The funds raised are made available to bitcoin developers who, according to HRF, do important work, with the main focus on improving privacy.

 

“Unlike the banking and payment services in the traditional system, Bitcoin is global and has no boundaries. Users do not need to create an account, provide IDs to use the service, and their transactions cannot be censored or frozen by The authorities It is not possible for governments, companies or individuals with a lot of bitcoin to change the rules of the network, to block access to it or to print more bitcoin.Users can enter their password in the form of a keep or memorize a string of words, which makes confiscation very difficult. In view of all these properties, Bitcoin can be a resource for human rights defenders, especially if it improves privacy and usability. “

 

Chris Belcher

The first bitcoin developer to receive sponsorship from the HRF fund is Brit Chris Belcher. Belcher is regarded by many as a leading expert in Bitcoin privacy and in the past he has made important contributions to the development of Electrum Personal Server and JoinMarket, among others.

 

He has recently started working on a new implementation of CoinSwap, a technology that can significantly improve the privacy of bitcoin transactions.
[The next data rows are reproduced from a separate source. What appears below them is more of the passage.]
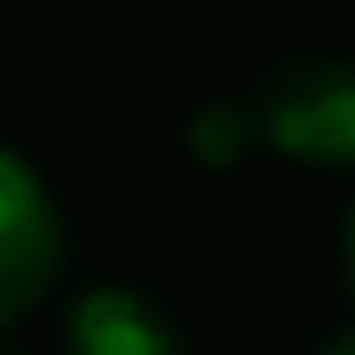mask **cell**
Here are the masks:
<instances>
[{
  "label": "cell",
  "instance_id": "1",
  "mask_svg": "<svg viewBox=\"0 0 355 355\" xmlns=\"http://www.w3.org/2000/svg\"><path fill=\"white\" fill-rule=\"evenodd\" d=\"M66 268V218L44 174L0 145V327L29 319Z\"/></svg>",
  "mask_w": 355,
  "mask_h": 355
},
{
  "label": "cell",
  "instance_id": "2",
  "mask_svg": "<svg viewBox=\"0 0 355 355\" xmlns=\"http://www.w3.org/2000/svg\"><path fill=\"white\" fill-rule=\"evenodd\" d=\"M261 138L290 159H348L355 153V87L341 66L327 58H304L283 66L261 94Z\"/></svg>",
  "mask_w": 355,
  "mask_h": 355
},
{
  "label": "cell",
  "instance_id": "3",
  "mask_svg": "<svg viewBox=\"0 0 355 355\" xmlns=\"http://www.w3.org/2000/svg\"><path fill=\"white\" fill-rule=\"evenodd\" d=\"M66 355H182V334L145 290L94 283L66 312Z\"/></svg>",
  "mask_w": 355,
  "mask_h": 355
},
{
  "label": "cell",
  "instance_id": "4",
  "mask_svg": "<svg viewBox=\"0 0 355 355\" xmlns=\"http://www.w3.org/2000/svg\"><path fill=\"white\" fill-rule=\"evenodd\" d=\"M196 145L203 159H232V145H247V109H211L196 123Z\"/></svg>",
  "mask_w": 355,
  "mask_h": 355
},
{
  "label": "cell",
  "instance_id": "5",
  "mask_svg": "<svg viewBox=\"0 0 355 355\" xmlns=\"http://www.w3.org/2000/svg\"><path fill=\"white\" fill-rule=\"evenodd\" d=\"M327 355H348V341H334V348H327Z\"/></svg>",
  "mask_w": 355,
  "mask_h": 355
}]
</instances>
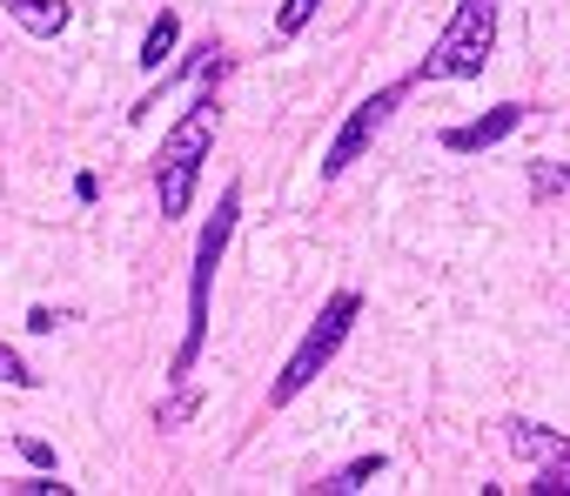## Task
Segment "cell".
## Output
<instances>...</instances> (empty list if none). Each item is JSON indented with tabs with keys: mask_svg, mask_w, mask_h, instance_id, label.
Listing matches in <instances>:
<instances>
[{
	"mask_svg": "<svg viewBox=\"0 0 570 496\" xmlns=\"http://www.w3.org/2000/svg\"><path fill=\"white\" fill-rule=\"evenodd\" d=\"M215 128H222V101H215V81H202V95L188 101V115L161 135V155H155V201H161V221H181L195 208V188H202V161L215 148Z\"/></svg>",
	"mask_w": 570,
	"mask_h": 496,
	"instance_id": "1",
	"label": "cell"
},
{
	"mask_svg": "<svg viewBox=\"0 0 570 496\" xmlns=\"http://www.w3.org/2000/svg\"><path fill=\"white\" fill-rule=\"evenodd\" d=\"M235 221H242V181L222 188L208 228L195 235V262H188V329H181V343H175L168 376H195V363H202V349H208V296H215V269H222L228 241H235Z\"/></svg>",
	"mask_w": 570,
	"mask_h": 496,
	"instance_id": "2",
	"label": "cell"
},
{
	"mask_svg": "<svg viewBox=\"0 0 570 496\" xmlns=\"http://www.w3.org/2000/svg\"><path fill=\"white\" fill-rule=\"evenodd\" d=\"M356 316H363V296L356 289H336L323 309H316V323L303 329V343L289 349V363H282V376L268 383V409H289L336 356H343V343H350V329H356Z\"/></svg>",
	"mask_w": 570,
	"mask_h": 496,
	"instance_id": "3",
	"label": "cell"
},
{
	"mask_svg": "<svg viewBox=\"0 0 570 496\" xmlns=\"http://www.w3.org/2000/svg\"><path fill=\"white\" fill-rule=\"evenodd\" d=\"M490 48H497V0H456V14L410 68V81H476L490 68Z\"/></svg>",
	"mask_w": 570,
	"mask_h": 496,
	"instance_id": "4",
	"label": "cell"
},
{
	"mask_svg": "<svg viewBox=\"0 0 570 496\" xmlns=\"http://www.w3.org/2000/svg\"><path fill=\"white\" fill-rule=\"evenodd\" d=\"M416 81H390V88H376V95H363L350 115H343V128H336V141L323 148V181H343L370 148H376V135L396 121V108H403V95H410Z\"/></svg>",
	"mask_w": 570,
	"mask_h": 496,
	"instance_id": "5",
	"label": "cell"
},
{
	"mask_svg": "<svg viewBox=\"0 0 570 496\" xmlns=\"http://www.w3.org/2000/svg\"><path fill=\"white\" fill-rule=\"evenodd\" d=\"M523 101H497V108H483L476 121H456V128H443V148L450 155H483V148H497V141H510L517 128H523Z\"/></svg>",
	"mask_w": 570,
	"mask_h": 496,
	"instance_id": "6",
	"label": "cell"
},
{
	"mask_svg": "<svg viewBox=\"0 0 570 496\" xmlns=\"http://www.w3.org/2000/svg\"><path fill=\"white\" fill-rule=\"evenodd\" d=\"M222 68H228L222 41H202L195 54H181V61H175V75H161V81H155V88H148V95H141V101L128 108V121H148V115L161 108V95H175L181 81H222Z\"/></svg>",
	"mask_w": 570,
	"mask_h": 496,
	"instance_id": "7",
	"label": "cell"
},
{
	"mask_svg": "<svg viewBox=\"0 0 570 496\" xmlns=\"http://www.w3.org/2000/svg\"><path fill=\"white\" fill-rule=\"evenodd\" d=\"M503 443H510V456L517 463H570V436L563 429H550V423H530V416H510L503 423Z\"/></svg>",
	"mask_w": 570,
	"mask_h": 496,
	"instance_id": "8",
	"label": "cell"
},
{
	"mask_svg": "<svg viewBox=\"0 0 570 496\" xmlns=\"http://www.w3.org/2000/svg\"><path fill=\"white\" fill-rule=\"evenodd\" d=\"M0 8H8V14H14V28H21V34H35V41H61V34H68V21H75L68 0H0Z\"/></svg>",
	"mask_w": 570,
	"mask_h": 496,
	"instance_id": "9",
	"label": "cell"
},
{
	"mask_svg": "<svg viewBox=\"0 0 570 496\" xmlns=\"http://www.w3.org/2000/svg\"><path fill=\"white\" fill-rule=\"evenodd\" d=\"M181 48V14L175 8H161L155 21H148V34H141V54H135V68L141 75H161V61Z\"/></svg>",
	"mask_w": 570,
	"mask_h": 496,
	"instance_id": "10",
	"label": "cell"
},
{
	"mask_svg": "<svg viewBox=\"0 0 570 496\" xmlns=\"http://www.w3.org/2000/svg\"><path fill=\"white\" fill-rule=\"evenodd\" d=\"M383 469H390V456H383V449H363L356 463H343L336 476H323V483H309V489H316V496H350V489H363V483H376Z\"/></svg>",
	"mask_w": 570,
	"mask_h": 496,
	"instance_id": "11",
	"label": "cell"
},
{
	"mask_svg": "<svg viewBox=\"0 0 570 496\" xmlns=\"http://www.w3.org/2000/svg\"><path fill=\"white\" fill-rule=\"evenodd\" d=\"M195 409H202V383H195V376H175V396L155 403V429H181Z\"/></svg>",
	"mask_w": 570,
	"mask_h": 496,
	"instance_id": "12",
	"label": "cell"
},
{
	"mask_svg": "<svg viewBox=\"0 0 570 496\" xmlns=\"http://www.w3.org/2000/svg\"><path fill=\"white\" fill-rule=\"evenodd\" d=\"M0 383H8V389H41V369H35L21 349H8V343H0Z\"/></svg>",
	"mask_w": 570,
	"mask_h": 496,
	"instance_id": "13",
	"label": "cell"
},
{
	"mask_svg": "<svg viewBox=\"0 0 570 496\" xmlns=\"http://www.w3.org/2000/svg\"><path fill=\"white\" fill-rule=\"evenodd\" d=\"M316 14H323V0H282V14H275V34H289V41H296V34L316 21Z\"/></svg>",
	"mask_w": 570,
	"mask_h": 496,
	"instance_id": "14",
	"label": "cell"
},
{
	"mask_svg": "<svg viewBox=\"0 0 570 496\" xmlns=\"http://www.w3.org/2000/svg\"><path fill=\"white\" fill-rule=\"evenodd\" d=\"M8 489H21V496H75V483H61L55 469H35V476H21V483H8Z\"/></svg>",
	"mask_w": 570,
	"mask_h": 496,
	"instance_id": "15",
	"label": "cell"
},
{
	"mask_svg": "<svg viewBox=\"0 0 570 496\" xmlns=\"http://www.w3.org/2000/svg\"><path fill=\"white\" fill-rule=\"evenodd\" d=\"M570 188V161H557V168H530V195L537 201H550V195H563Z\"/></svg>",
	"mask_w": 570,
	"mask_h": 496,
	"instance_id": "16",
	"label": "cell"
},
{
	"mask_svg": "<svg viewBox=\"0 0 570 496\" xmlns=\"http://www.w3.org/2000/svg\"><path fill=\"white\" fill-rule=\"evenodd\" d=\"M530 496H570V463H537Z\"/></svg>",
	"mask_w": 570,
	"mask_h": 496,
	"instance_id": "17",
	"label": "cell"
},
{
	"mask_svg": "<svg viewBox=\"0 0 570 496\" xmlns=\"http://www.w3.org/2000/svg\"><path fill=\"white\" fill-rule=\"evenodd\" d=\"M61 323H68V309H48V302H35V309H28V336H55Z\"/></svg>",
	"mask_w": 570,
	"mask_h": 496,
	"instance_id": "18",
	"label": "cell"
},
{
	"mask_svg": "<svg viewBox=\"0 0 570 496\" xmlns=\"http://www.w3.org/2000/svg\"><path fill=\"white\" fill-rule=\"evenodd\" d=\"M14 449H21V463H35V469H55V443H41V436H21Z\"/></svg>",
	"mask_w": 570,
	"mask_h": 496,
	"instance_id": "19",
	"label": "cell"
}]
</instances>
For his open source work, he now receives sponsorship worth $ 50,000 from the HRF fund.

 

That financial support is very welcome, according to Chris Belcher, because the development of Bitcoin is done open source and the work is therefore in principle unpaid. “The Human Rights Foundation fund directly supports the CoinSwap project,” he explains. “I sometimes did freelance programming work unrelated to Bitcoin when I needed money. With this kind of scholarship and donations I no longer have to and I can fully focus on the CoinSwap project and Bitcoin privacy.”